Listas de colocação dos docentes a contratos foram divulgadas nesta sexta-feira, quase uma semana antes do que costuma ser norma.

No próximo dia 1 de Setembro vão apresentar-se nas escolas 2300 professores a contrato. No ano passado foram 7306. Esta redução pode ser comprovada pelas listas de colocação do chamado concurso de contratação inicial, destinado a professores contratados, que foram publicadas nesta sexta-feira no portal da Direcção-Geral da Administração Escolar (DGAE)

A diminuição do número de professores a contrato deve-se, segundo o Ministério da Educação, a dois factores: a entrada nos quadros, em Julho, de 3434 docentes a contrato; e o facto de no concurso de contratação inicial apenas terem sido preenchidas as vagas para horários anuais e completos. No ano passado foram também tidos em conta, nesta fase, os horários incompletos.

São considerados horários anuais e completos os que se iniciam antes do princípio das aulas e que correspondam as 22 horas de aulas semanais. As escolas pediram 14.000 horários destes. A maioria das vagas foi preenchida por professores do quadro, incluindo os que vincularam no mês passado.

“Esta é a demonstração inequívoca do efectivo combate à precariedade do corpo docente”, frisa o ME, em comunicado. O ministério salienta também que a divulgação das listas de contratação inicial foi feita “cerca de uma semana antes do que aconteceu nos anos anteriores”, acrescentando que esta antecipação constitui “uma ambição reiterada por professores, educadores, directores de escolas e restante comunidade educativa”.

Segundo o ME, os horários incompletos serão preenchidos antes do início das aulas, que decorrerá entre 8 e 13 de Setembro.
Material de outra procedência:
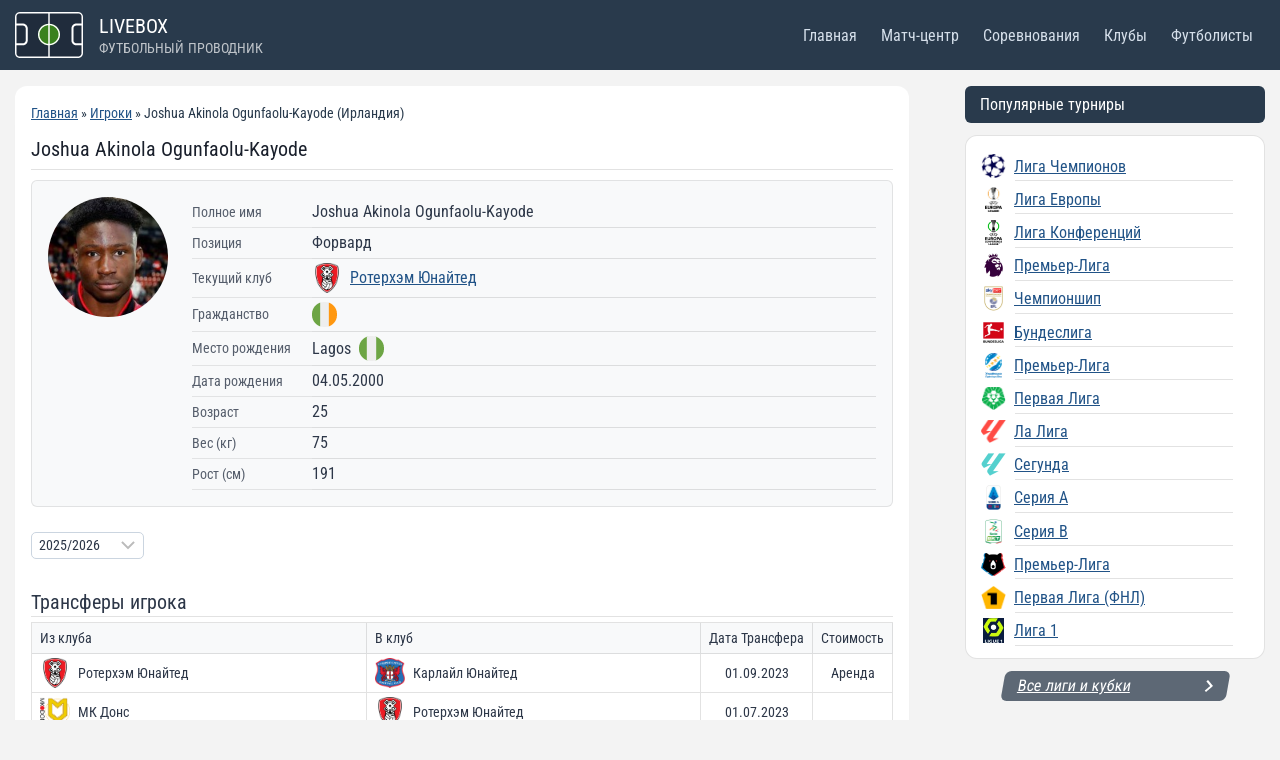

--- FILE ---
content_type: image/svg+xml
request_url: https://livebox.su/wp-content/uploads/2024/01/logo-1.svg
body_size: 118
content:
<svg xmlns="http://www.w3.org/2000/svg" width="139" height="94" fill="none"><g clip-path="url(#a)"><path fill="#202C3C" stroke="#fff" stroke-width="3" d="M129 1.5H10A8.5 8.5 0 0 0 1.5 10v74a8.5 8.5 0 0 0 8.5 8.5h119a8.5 8.5 0 0 0 8.5-8.5V10a8.5 8.5 0 0 0-8.5-8.5Z"/><mask id="b" width="139" height="94" x="0" y="0" maskUnits="userSpaceOnUse" style="mask-type:alpha"><path fill="#202C3C" d="M124.825 0H14.175c-7.732 0-14 6.268-14 14v66c0 7.732 6.268 14 14 14h110.65c7.732 0 14-6.268 14-14V14c0-7.732-6.268-14-14-14Z"/></mask><g fill="#fff" fill-rule="evenodd" clip-rule="evenodd" mask="url(#b)"><path d="M15.954 27.654h-29.208c-3.337 0-6.042 2.789-6.042 6.23v23.882c0 3.441 2.705 6.23 6.042 6.23h29.208c3.337 0 6.042-2.789 6.042-6.23V33.884c0-3.441-2.705-6.23-6.042-6.23ZM-13.254 23.5c-5.562 0-10.071 4.649-10.071 10.384v23.882c0 5.735 4.51 10.384 10.071 10.384h29.208c5.562 0 10.071-4.649 10.071-10.384V33.884c0-5.735-4.51-10.384-10.071-10.384h-29.208ZM154.604 27.654h-29.208c-3.337 0-6.042 2.789-6.042 6.23v23.882c0 3.441 2.705 6.23 6.042 6.23h29.208c3.337 0 6.042-2.789 6.042-6.23V33.884c0-3.441-2.705-6.23-6.042-6.23ZM125.396 23.5c-5.562 0-10.071 4.649-10.071 10.384v23.882c0 5.735 4.509 10.384 10.071 10.384h29.208c5.562 0 10.071-4.649 10.071-10.384V33.884c0-5.735-4.509-10.384-10.071-10.384h-29.208Z"/></g><path fill="#39811D" d="M92 46c0 12.15-10.074 22-22.5 22S47 58.15 47 46s10.074-22 22.5-22S92 33.85 92 46Z"/><path fill="#fff" fill-rule="evenodd" d="M69.5 65.13c10.806 0 19.565-8.565 19.565-19.13S80.305 26.87 69.5 26.87c-10.806 0-19.565 8.565-19.565 19.13s8.76 19.13 19.565 19.13Zm0 2.87C81.926 68 92 58.15 92 46S81.926 24 69.5 24 47 33.85 47 46s10.074 22 22.5 22Z" clip-rule="evenodd"/><path fill="#fff" d="M71 0h-3v94h3V0Z"/></g><defs><clipPath id="a"><path fill="#fff" d="M0 0h139v94H0z"/></clipPath></defs></svg>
Esta colocação será feita através das chamadas reservas de recrutamento, onde são ordenados os docentes que ficaram sem colocação no concurso de contratação inicial.

Em 2016, só durante o primeiro mês de aulas, foram colocados mais de 10.000 contratados através das reservas recrutamento, um número que continuou a subir durante o ano lectivo e que o ME atribuiu em grande parte à necessidade de substituir professores que estavam de baixa médica.

Para o presidente da Associação Nacional de Dirigentes Escolares (ANDE), Manuel Pereira, a antecipação da publicação das listas de colocação de contratados insere-se no “esforço que tem vindo a ser desenvolvido pela actual equipa ministerial no sentido de debelar alguns dos males crónicos do início do ano lectivo”.

Manuel Pereira frisa, contudo, que este é “um primeiro passo” já que continuam ainda por preencher muitas das necessidades indicadas pelas escolas relativas a horários incompletos. “O ideal é que todos os professores pudessem estar nas escolas a 1 de Setembro para se poder preparar o ano lectivo”, adianta.

O presidente da Associação Nacional de Professores Contratados, César Israel Paulo, considera, pelo seu lado, que a antecipação da publicação das listas vem dar “maior margem de manobra aos professores contratados, o que é muito positivo”. Este docente lembra, a propósito, que muitos destes professores têm de mudar para outras zonas do país em função das colocações que conseguem e que em anos anteriores só sabiam onde iam parar na véspera de se terem de apresentar na escola.

À espera de respostas
A Associação Nacional de Professores Contratados espera agora pelos resultados das primeiras reservas de recrutamento para aferir quantos docentes a contrato continuarão a assegurar necessidades permanentes das escolas e que deviam, por isso, também entrar no quadro.

Estas colocações ocorrem numa altura em que vários dos docentes que concorreram para o concurso de vinculação extraordinária estão ainda à espera de resposta aos recursos hierárquicos que apresentaram na sequência de terem sido excluídos. Num comunicado divulgado nesta quinta-feira, o movimento Professores Precários indicou que ainda existiam cerca de 100 nesta situação.

César Israel Paulo refere, por seu lado, que o número dos que foram acompanhados pela associação e ainda não obtiveram resposta “é residual”. Quanto à possibilidade de serem ultrapassados pelos contratados que foram agora colocados, adianta que “não tem qualquer dúvida que o Ministério da Educação irá acautelar o lugar desses professores, caso o seu recurso seja deferido”.

O PÚBLICO está ainda à espera de mais esclarecimento por parte do ME sobre esta questão. O ministério indicou nesta semana que os 363 recursos que foram apresentados devido a problemas de contagem de tempo já foram “todos analisados e dos docentes notificados”. Mas há docentes que se dizem nesta situação que afirmam não ter ainda recebido resposta. Dos 363 que apresentaram recurso devido à contagem de tempo de serviço, 171 viram os seus processos defridos e entraram nos quadros.